WHAT YOU NEED TO DO –
Render the material starting with the line that contains "Across the set" and going on through the line that contains "Answer: the curved" as a two-column CSV with the headers text and answer. Give one row for each item, with each field in quotation marks and line breaks turned into spaces.

DATA EXTRACT –

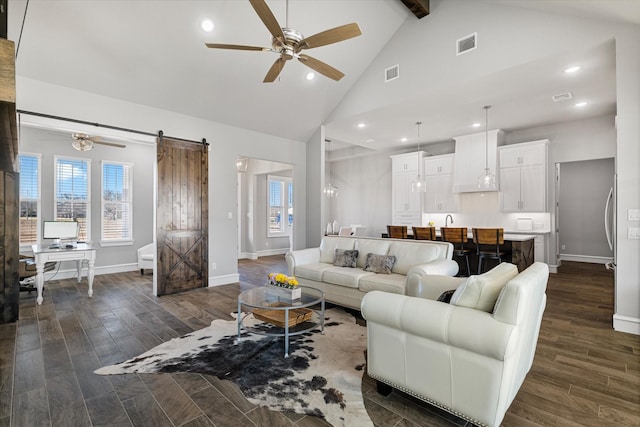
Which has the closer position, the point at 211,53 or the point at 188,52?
the point at 188,52

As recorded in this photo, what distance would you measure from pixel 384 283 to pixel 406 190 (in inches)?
215

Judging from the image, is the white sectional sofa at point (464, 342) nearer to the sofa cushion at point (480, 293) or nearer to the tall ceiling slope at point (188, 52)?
the sofa cushion at point (480, 293)

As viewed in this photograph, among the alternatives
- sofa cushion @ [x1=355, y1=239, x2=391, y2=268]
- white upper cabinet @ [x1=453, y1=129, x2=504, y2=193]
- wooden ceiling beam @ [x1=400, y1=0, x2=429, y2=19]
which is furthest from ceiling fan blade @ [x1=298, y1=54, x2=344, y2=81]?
white upper cabinet @ [x1=453, y1=129, x2=504, y2=193]

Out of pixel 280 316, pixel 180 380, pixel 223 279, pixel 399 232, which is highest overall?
pixel 399 232

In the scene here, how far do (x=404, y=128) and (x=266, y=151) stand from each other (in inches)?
124

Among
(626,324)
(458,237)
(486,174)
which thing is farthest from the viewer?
(486,174)

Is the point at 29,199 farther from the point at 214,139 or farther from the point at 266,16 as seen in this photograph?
the point at 266,16

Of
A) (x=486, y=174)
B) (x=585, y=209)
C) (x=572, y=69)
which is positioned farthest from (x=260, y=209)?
(x=585, y=209)

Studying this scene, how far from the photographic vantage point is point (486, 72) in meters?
4.24

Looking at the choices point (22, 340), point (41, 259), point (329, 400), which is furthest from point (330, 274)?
point (41, 259)

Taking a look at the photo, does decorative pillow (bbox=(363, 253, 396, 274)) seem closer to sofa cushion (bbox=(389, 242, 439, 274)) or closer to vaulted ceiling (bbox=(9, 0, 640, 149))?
sofa cushion (bbox=(389, 242, 439, 274))

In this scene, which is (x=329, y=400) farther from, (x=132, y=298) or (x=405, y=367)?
(x=132, y=298)

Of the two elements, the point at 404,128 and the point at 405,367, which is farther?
the point at 404,128

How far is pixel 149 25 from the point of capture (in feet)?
12.4
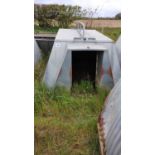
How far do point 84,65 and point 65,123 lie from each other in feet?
2.29

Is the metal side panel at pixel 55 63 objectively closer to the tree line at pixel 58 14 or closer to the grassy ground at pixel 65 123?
the grassy ground at pixel 65 123

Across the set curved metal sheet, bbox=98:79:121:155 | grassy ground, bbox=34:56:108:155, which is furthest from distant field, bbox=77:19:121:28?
grassy ground, bbox=34:56:108:155

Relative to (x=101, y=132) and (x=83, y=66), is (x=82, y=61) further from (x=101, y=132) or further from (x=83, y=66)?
(x=101, y=132)

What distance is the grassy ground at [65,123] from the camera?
5.08 ft

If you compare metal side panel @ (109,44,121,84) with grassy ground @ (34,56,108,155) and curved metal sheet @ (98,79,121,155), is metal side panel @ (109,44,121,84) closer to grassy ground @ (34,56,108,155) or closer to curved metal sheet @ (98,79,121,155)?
grassy ground @ (34,56,108,155)

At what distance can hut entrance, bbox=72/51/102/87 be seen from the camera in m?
2.24

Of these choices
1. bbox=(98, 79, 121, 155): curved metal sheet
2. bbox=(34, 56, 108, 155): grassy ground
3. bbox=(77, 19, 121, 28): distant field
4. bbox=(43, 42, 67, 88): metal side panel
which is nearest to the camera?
bbox=(98, 79, 121, 155): curved metal sheet

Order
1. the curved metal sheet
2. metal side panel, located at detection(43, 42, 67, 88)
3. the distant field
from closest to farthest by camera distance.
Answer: the curved metal sheet < the distant field < metal side panel, located at detection(43, 42, 67, 88)

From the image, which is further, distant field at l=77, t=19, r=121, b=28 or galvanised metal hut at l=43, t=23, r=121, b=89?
galvanised metal hut at l=43, t=23, r=121, b=89

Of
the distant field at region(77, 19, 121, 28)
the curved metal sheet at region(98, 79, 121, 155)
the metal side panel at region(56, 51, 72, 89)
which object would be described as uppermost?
the distant field at region(77, 19, 121, 28)

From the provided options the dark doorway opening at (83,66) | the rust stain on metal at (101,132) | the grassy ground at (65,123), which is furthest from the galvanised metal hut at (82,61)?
the rust stain on metal at (101,132)

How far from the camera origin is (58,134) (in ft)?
5.25
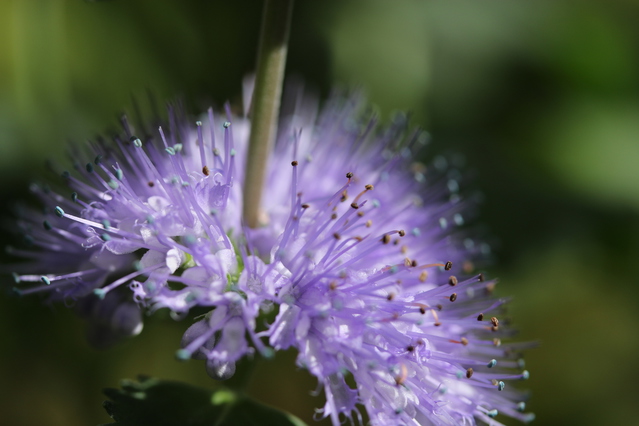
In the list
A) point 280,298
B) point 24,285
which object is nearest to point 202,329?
point 280,298

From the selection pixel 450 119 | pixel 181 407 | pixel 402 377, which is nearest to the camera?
pixel 402 377

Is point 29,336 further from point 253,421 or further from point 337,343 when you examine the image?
point 337,343

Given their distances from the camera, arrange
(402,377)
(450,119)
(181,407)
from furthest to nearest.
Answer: (450,119)
(181,407)
(402,377)

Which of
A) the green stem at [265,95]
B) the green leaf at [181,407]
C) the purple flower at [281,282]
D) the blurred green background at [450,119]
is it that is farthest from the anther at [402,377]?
the blurred green background at [450,119]

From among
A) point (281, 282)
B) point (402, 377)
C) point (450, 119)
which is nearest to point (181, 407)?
point (281, 282)

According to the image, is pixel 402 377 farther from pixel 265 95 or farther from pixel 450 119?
pixel 450 119

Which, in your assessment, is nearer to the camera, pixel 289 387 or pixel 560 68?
pixel 289 387
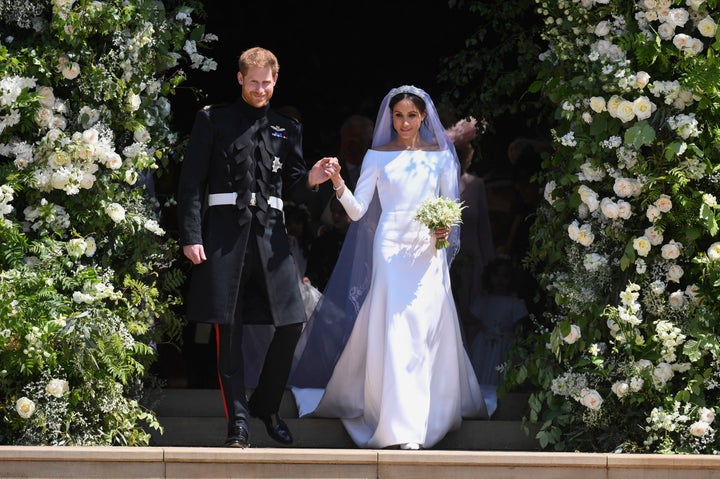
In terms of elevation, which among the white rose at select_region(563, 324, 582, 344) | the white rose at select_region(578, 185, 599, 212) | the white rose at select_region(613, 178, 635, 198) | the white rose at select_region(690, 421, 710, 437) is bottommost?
the white rose at select_region(690, 421, 710, 437)

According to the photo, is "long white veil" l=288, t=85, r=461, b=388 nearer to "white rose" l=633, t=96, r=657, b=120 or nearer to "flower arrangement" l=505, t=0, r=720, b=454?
"flower arrangement" l=505, t=0, r=720, b=454

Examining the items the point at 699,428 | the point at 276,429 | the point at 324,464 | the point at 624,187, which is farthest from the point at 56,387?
the point at 699,428

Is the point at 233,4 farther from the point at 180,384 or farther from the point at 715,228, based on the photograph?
the point at 715,228

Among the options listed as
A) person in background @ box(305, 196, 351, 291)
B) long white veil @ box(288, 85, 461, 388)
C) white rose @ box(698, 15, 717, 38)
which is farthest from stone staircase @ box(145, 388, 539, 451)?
white rose @ box(698, 15, 717, 38)

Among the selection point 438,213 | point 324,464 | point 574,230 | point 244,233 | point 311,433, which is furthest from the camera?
point 311,433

FINAL RESULT –
text,answer
"Across the set curved metal sheet, bbox=98:79:121:155 | grassy ground, bbox=34:56:108:155, which is furthest from distant field, bbox=77:19:121:28?","grassy ground, bbox=34:56:108:155"
"Relative to (x=101, y=132) and (x=83, y=66), is (x=82, y=61) further from (x=101, y=132) or further from (x=83, y=66)?","(x=101, y=132)"
"What distance is the grassy ground at [65,123] from the camera?","5.08 ft"
"If you compare metal side panel @ (109,44,121,84) with grassy ground @ (34,56,108,155) and curved metal sheet @ (98,79,121,155), is metal side panel @ (109,44,121,84) closer to grassy ground @ (34,56,108,155) or closer to curved metal sheet @ (98,79,121,155)?","grassy ground @ (34,56,108,155)"
"At what distance can hut entrance, bbox=72/51/102/87 be seen from the camera in m?","2.24"
"Of these choices 1. bbox=(98, 79, 121, 155): curved metal sheet 2. bbox=(34, 56, 108, 155): grassy ground 3. bbox=(77, 19, 121, 28): distant field 4. bbox=(43, 42, 67, 88): metal side panel which is nearest to the camera?","bbox=(98, 79, 121, 155): curved metal sheet"
"Order 1. the curved metal sheet 2. metal side panel, located at detection(43, 42, 67, 88) 3. the distant field from closest to farthest by camera distance. Answer:","the curved metal sheet < the distant field < metal side panel, located at detection(43, 42, 67, 88)"